Understanding the NAD⁺–SIRT1 axis provides valuable insight into the mechanisms behind aging and the development of next-generation regenerative therapies designed to support healthier aging and improved skin vitality.

Imai S., Guarente L. (2014). NAD⁺ and sirtuins in aging and disease. Trends in Cell Biology.

Zhang N., Sauve A.A. (2018). Regulatory effects of NAD metabolic pathways on sirtuin activity. Progress in Molecular Biology and Translational Science.

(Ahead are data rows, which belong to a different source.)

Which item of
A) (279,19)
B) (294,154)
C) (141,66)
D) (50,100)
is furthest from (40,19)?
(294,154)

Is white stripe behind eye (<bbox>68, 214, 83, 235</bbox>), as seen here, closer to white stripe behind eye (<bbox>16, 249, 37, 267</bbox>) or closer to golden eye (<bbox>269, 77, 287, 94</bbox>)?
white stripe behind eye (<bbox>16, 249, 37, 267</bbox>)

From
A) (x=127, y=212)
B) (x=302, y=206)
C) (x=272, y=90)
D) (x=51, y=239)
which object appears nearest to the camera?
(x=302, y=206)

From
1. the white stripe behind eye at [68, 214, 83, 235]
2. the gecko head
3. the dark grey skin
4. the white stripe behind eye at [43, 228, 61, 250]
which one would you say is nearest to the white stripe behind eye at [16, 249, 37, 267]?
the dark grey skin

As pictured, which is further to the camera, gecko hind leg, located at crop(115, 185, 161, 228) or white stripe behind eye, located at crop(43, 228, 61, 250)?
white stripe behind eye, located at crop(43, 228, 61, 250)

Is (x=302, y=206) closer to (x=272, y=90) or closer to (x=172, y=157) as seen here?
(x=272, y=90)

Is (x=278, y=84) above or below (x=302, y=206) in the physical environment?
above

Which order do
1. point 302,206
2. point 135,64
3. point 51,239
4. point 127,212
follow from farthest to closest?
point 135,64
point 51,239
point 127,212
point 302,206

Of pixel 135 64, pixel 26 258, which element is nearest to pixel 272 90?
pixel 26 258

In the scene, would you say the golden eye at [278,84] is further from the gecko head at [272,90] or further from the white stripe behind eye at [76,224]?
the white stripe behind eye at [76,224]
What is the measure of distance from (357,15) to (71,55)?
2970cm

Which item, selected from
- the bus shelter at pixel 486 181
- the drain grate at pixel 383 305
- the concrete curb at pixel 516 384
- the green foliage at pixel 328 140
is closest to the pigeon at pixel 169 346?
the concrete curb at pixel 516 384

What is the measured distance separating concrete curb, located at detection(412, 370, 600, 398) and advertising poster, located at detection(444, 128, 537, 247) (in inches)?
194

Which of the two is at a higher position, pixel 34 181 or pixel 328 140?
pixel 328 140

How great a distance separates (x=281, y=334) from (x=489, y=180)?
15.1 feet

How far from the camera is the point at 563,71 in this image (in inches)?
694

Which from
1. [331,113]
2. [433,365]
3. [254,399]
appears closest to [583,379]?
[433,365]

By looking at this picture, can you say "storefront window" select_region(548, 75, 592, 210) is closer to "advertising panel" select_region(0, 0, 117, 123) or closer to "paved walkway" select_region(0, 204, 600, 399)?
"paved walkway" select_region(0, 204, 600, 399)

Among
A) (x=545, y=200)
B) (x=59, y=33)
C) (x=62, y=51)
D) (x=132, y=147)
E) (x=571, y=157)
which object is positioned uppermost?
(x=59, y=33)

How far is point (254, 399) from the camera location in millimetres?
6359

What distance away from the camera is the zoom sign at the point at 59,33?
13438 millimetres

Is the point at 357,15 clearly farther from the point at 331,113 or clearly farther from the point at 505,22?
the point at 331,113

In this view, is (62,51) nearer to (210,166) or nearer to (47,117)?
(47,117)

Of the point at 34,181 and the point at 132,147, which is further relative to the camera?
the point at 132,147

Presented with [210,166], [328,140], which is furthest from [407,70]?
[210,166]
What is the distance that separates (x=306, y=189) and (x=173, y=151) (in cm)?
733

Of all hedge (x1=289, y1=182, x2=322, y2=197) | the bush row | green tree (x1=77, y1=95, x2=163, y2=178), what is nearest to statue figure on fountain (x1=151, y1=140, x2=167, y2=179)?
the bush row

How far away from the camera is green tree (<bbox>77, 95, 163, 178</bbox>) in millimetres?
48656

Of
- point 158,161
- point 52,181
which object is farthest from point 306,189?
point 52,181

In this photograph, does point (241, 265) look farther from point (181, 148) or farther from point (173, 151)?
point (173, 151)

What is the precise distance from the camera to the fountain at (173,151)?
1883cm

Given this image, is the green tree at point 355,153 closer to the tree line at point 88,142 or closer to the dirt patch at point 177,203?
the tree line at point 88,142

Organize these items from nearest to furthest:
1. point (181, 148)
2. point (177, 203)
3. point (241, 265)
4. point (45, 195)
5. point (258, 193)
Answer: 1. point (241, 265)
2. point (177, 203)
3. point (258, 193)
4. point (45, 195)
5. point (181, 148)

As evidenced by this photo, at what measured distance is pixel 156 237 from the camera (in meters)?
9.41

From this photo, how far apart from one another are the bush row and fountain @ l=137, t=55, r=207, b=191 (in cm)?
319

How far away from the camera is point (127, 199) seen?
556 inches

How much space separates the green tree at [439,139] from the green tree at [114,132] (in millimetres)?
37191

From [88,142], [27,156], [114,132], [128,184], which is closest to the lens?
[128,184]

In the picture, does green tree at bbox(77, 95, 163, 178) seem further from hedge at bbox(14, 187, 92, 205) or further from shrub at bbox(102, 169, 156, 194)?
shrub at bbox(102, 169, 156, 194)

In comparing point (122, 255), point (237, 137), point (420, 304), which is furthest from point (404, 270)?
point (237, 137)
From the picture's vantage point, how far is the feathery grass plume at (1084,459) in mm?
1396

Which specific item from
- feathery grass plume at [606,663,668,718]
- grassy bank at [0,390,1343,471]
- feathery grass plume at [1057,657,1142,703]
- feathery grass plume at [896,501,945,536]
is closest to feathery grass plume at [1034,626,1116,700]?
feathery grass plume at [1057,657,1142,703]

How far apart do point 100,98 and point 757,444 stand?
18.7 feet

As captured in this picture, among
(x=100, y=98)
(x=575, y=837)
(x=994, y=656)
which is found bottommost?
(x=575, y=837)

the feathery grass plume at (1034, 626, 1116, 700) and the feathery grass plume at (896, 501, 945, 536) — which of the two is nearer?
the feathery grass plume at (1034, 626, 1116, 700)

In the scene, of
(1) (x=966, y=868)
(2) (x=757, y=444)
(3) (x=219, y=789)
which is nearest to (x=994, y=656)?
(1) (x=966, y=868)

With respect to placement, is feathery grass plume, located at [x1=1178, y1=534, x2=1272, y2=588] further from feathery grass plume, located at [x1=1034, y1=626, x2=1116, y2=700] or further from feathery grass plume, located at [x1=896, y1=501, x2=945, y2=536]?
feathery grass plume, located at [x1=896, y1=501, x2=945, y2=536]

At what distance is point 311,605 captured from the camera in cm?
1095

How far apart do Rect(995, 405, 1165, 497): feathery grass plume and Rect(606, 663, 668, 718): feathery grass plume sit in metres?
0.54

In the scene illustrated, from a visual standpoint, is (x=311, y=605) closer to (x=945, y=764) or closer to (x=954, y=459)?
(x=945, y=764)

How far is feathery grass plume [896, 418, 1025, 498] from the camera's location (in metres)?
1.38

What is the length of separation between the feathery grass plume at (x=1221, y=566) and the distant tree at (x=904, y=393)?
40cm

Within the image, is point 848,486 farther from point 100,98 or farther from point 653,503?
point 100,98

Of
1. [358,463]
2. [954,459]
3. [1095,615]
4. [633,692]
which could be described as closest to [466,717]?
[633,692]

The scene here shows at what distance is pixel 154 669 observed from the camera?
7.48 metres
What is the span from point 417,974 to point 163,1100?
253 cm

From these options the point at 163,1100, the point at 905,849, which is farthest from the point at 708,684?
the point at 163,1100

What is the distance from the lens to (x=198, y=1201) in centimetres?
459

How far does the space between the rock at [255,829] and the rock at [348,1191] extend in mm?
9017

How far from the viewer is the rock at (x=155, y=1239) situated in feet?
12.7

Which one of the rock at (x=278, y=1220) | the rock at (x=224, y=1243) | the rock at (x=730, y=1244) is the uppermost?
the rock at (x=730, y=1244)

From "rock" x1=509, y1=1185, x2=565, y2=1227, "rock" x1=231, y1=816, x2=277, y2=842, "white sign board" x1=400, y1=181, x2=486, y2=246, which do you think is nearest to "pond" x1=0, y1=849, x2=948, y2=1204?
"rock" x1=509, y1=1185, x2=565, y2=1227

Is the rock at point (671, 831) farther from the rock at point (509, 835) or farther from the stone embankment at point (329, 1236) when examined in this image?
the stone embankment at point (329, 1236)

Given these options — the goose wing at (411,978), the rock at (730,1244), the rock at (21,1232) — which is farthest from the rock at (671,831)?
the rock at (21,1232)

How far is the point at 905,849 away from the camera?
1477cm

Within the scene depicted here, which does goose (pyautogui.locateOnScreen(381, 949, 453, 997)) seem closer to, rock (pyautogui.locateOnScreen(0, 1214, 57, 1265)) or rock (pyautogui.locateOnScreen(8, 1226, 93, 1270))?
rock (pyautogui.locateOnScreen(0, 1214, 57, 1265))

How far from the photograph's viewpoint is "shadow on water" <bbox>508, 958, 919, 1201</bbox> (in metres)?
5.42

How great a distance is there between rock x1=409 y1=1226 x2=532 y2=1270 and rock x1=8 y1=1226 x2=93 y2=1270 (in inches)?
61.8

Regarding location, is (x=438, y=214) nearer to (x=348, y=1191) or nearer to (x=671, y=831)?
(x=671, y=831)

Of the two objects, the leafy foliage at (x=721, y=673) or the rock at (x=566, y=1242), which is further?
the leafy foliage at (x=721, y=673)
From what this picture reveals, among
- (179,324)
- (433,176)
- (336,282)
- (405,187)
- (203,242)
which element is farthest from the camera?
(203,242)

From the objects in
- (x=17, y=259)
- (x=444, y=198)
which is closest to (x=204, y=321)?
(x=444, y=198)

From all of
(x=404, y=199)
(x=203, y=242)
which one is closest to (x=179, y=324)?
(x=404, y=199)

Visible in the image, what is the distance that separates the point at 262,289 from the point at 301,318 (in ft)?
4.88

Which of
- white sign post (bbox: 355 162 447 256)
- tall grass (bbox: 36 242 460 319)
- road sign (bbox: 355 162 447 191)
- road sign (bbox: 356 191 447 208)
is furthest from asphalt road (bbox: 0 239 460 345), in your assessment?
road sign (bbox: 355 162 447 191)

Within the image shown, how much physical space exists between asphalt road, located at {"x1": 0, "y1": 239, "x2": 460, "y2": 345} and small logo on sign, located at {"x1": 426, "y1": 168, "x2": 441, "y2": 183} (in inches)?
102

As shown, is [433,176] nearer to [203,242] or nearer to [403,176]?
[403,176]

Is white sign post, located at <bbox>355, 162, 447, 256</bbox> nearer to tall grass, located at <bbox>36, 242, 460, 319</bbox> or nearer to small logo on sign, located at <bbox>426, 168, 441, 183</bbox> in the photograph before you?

Yuan Y. et al. (2016). Regulation of SIRT1 in aging: roles in mitochondrial function and biogenesis. Mechanisms of Ageing and Development.

Huang J. et al. (2008). SIRT1 overexpression antagonizes cellular senescence with activated ERK/S6K1 signaling in human fibroblasts. PLoS One.

Yamashita S. et al. (2012). SIRT1 prevents replicative senescence by potentiating transcription of human telomerase reverse transcriptase. Biochemical and Biophysical Research Communications.

Mendelsohn A.R., Larrick J.W. (2017). The NAD+/PARP1/SIRT1 axis in aging. Rejuvenation Research.

Sung J.Y. et al. (2021). SIRT1 suppresses cellular senescence and inflammatory cytokine release in human dermal fibroblasts. Experimental Gerontology.

Nogueiras R. et al. (2012). Sirtuin 1 and sirtuin 3: physiological modulators of metabolism. Physiological Reviews.

Kane A.E., Sinclair D.A. (2018). Sirtuins and NAD in the development and treatment of metabolic and cardiovascular diseases. Circulation Research.